Northwestern Medicine is partnering with the Chicago Department of Public Health to expand an innovative program, Keep Your Heart Healthy, to screen Chicago residents for cardiovascular disease.
The GE Foundation, which is supporting the program with a $2.2 million grant, announced the expansion at a recent event. Mayor Rahm Emanuel and Bechara Choucair, MD, commissioner of the Department of Public Health and adjunct associate professor in Family and Community Medicine, spoke at the event.
The prevalence of cardiovascular disease is a major public health problem in Chicago. It is the leading cause of death here with 30 percent of the adult population having high blood pressure. Each year, one in four deaths in Chicago are related to the disease.
Keep Your Heart Healthy will build on the success of a GE Foundation-funded pilot program that implemented a similar community outreach intervention model in 2012. This model brings together health professional students, community health workers and local health centers to provide Chicagoans with the education and resources they need to reduce their risk of cardiovascular disease. The partnership will provide residents with free heart screenings and referrals to low-cost primary healthcare services.

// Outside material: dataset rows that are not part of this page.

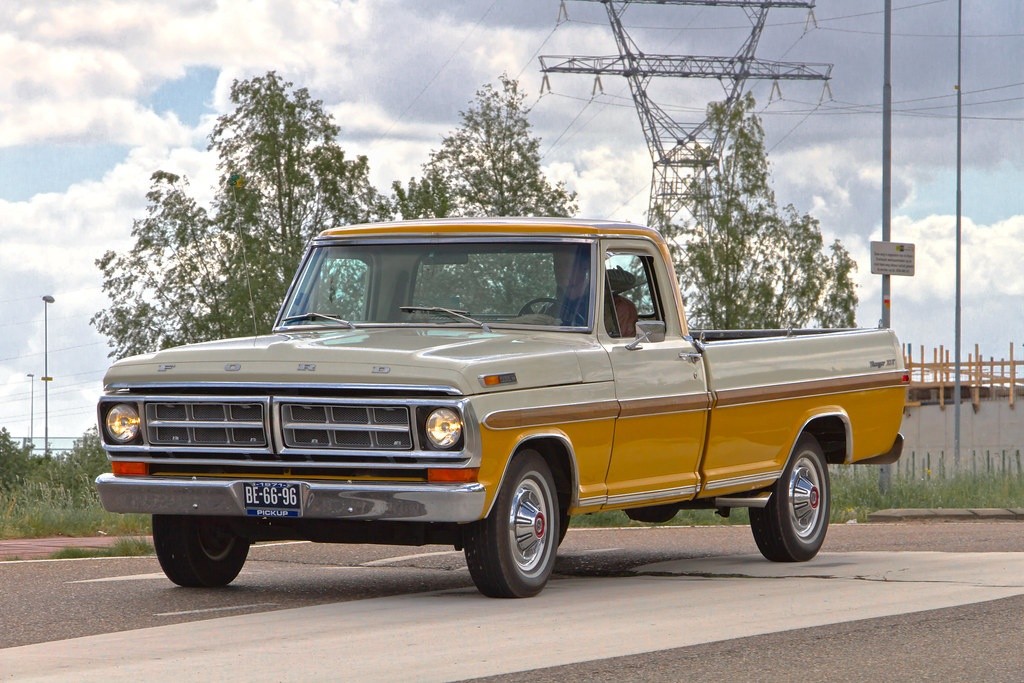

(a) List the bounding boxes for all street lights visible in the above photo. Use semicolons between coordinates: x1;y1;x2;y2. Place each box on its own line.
26;373;34;447
42;295;55;456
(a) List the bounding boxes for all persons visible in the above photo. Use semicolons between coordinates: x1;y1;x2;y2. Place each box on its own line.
539;246;638;338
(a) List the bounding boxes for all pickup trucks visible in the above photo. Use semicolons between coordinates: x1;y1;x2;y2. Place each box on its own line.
94;216;910;599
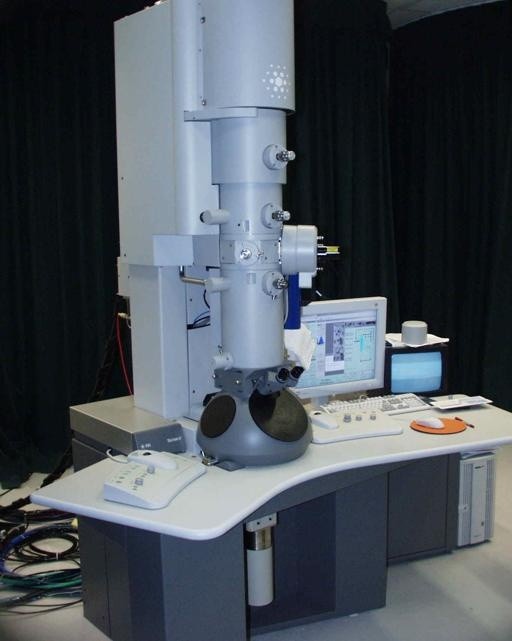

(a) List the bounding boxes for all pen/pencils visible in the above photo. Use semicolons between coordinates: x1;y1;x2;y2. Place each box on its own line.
455;417;474;428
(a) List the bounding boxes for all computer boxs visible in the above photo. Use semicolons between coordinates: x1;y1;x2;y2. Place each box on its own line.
457;452;495;547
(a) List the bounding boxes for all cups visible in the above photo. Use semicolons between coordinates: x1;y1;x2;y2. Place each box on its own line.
400;321;429;346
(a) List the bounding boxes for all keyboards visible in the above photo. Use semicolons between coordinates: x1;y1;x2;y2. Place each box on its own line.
319;392;430;415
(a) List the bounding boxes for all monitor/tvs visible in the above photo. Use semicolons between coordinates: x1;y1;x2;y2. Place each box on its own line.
366;346;450;397
288;296;387;407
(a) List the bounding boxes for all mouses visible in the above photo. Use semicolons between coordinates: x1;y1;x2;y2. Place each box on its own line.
415;415;444;429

Northwestern University Feinberg School of Medicine students will collaborate with Family Focus in North Lawndale and the Diabetes Empowerment Center in Humboldt Park to conduct weekly heart screenings. Students also will work with community health workers at large-scale screening events in South Chicago and Douglas. The program will expand by two neighborhoods each year of the grant so that by 2016 it will serve eight communities in Chicago.
The program will also identify Chicago residents most at risk for developing heart disease and work with them to make life changes to help reduce their risk for heart disease or stroke.
“We are proud to partner with the Chicago Department of Public Health in the development and execution of this important initiative,” said Donald Lloyd-Jones, MD, senior associate dean and chair of Preventive Medicine at Feinberg and a cardiologist at Northwestern Memorial Hospital. “Through the skilled hands and passion of our medical students, we will work with the community to help improve cardiovascular health among Chicagoans.”